• EXERCISE BRIEF: Retype the items word for word, from the line with "How far does" through the end of the items.

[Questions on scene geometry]
• • • • • • •

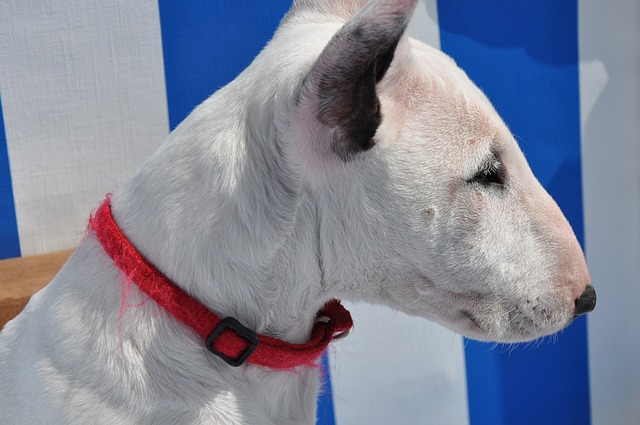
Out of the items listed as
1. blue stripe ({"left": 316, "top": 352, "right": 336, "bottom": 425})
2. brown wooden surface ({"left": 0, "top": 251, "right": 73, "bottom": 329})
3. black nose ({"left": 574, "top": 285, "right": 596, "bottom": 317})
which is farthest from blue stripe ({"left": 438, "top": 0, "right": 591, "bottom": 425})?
brown wooden surface ({"left": 0, "top": 251, "right": 73, "bottom": 329})

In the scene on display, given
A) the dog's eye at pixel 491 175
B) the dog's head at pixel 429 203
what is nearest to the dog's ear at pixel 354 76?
the dog's head at pixel 429 203

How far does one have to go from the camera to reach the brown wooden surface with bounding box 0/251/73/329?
1239 mm

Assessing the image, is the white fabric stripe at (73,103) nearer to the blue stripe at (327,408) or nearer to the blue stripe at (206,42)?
the blue stripe at (206,42)

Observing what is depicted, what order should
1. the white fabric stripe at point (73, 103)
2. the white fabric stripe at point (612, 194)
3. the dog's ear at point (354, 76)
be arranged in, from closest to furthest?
the dog's ear at point (354, 76) < the white fabric stripe at point (73, 103) < the white fabric stripe at point (612, 194)

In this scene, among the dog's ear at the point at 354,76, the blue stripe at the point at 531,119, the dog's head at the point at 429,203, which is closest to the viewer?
the dog's ear at the point at 354,76

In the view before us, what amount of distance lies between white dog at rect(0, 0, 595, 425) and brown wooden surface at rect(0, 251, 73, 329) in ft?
1.26

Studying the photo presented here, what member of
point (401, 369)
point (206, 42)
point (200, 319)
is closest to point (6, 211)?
point (206, 42)

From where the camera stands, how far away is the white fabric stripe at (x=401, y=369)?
1.56m

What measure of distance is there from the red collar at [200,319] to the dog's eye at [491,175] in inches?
11.0

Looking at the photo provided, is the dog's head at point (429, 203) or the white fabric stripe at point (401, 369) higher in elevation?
the dog's head at point (429, 203)

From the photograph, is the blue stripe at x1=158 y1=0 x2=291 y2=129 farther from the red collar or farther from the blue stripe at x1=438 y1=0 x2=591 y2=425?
the red collar

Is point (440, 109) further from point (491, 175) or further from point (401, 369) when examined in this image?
point (401, 369)

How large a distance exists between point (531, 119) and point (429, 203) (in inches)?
38.7

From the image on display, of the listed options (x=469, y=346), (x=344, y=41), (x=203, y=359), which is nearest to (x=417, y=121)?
(x=344, y=41)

• • • • • • •

• EXERCISE OUTPUT:
How far does one have to go from the camera to reach the brown wooden surface with bounding box 0/251/73/329?
1239 mm

Assessing the image, is the white fabric stripe at (73,103) nearer to the blue stripe at (327,408) or nearer to the blue stripe at (206,42)?
the blue stripe at (206,42)

Observing what is depicted, what order should
1. the white fabric stripe at point (73, 103)
2. the white fabric stripe at point (612, 194)
3. the dog's ear at point (354, 76)
be arranged in, from closest to furthest?
the dog's ear at point (354, 76) < the white fabric stripe at point (73, 103) < the white fabric stripe at point (612, 194)

In this scene, among the dog's ear at the point at 354,76, the blue stripe at the point at 531,119, the dog's head at the point at 429,203, which is closest to the viewer?
the dog's ear at the point at 354,76

In the view before us, what amount of distance lies between white dog at rect(0, 0, 595, 425) and brown wooden surface at rect(0, 251, 73, 329) in ft?
1.26

Studying the photo presented here, what member of
point (401, 369)
point (206, 42)
point (200, 319)
is closest to point (6, 211)?
point (206, 42)

From where the camera stands, how far away is the white fabric stripe at (x=401, y=369)?
1.56m

What measure of distance is there from the red collar at [200,319] to the dog's eye at [491,175] in inches?
11.0

Looking at the photo provided, is the dog's head at point (429, 203) or the white fabric stripe at point (401, 369) higher in elevation?
the dog's head at point (429, 203)

From the photograph, is the blue stripe at x1=158 y1=0 x2=291 y2=129 farther from the red collar or farther from the blue stripe at x1=438 y1=0 x2=591 y2=425?
the red collar

Is point (440, 109) further from point (491, 175) or further from point (401, 369) when examined in this image?
point (401, 369)

How large a distance exists between point (531, 119) and point (429, 203) (in inches)?
38.7

From the image on display, of the listed options (x=469, y=346), (x=344, y=41), (x=203, y=359), which is nearest to (x=417, y=121)?
(x=344, y=41)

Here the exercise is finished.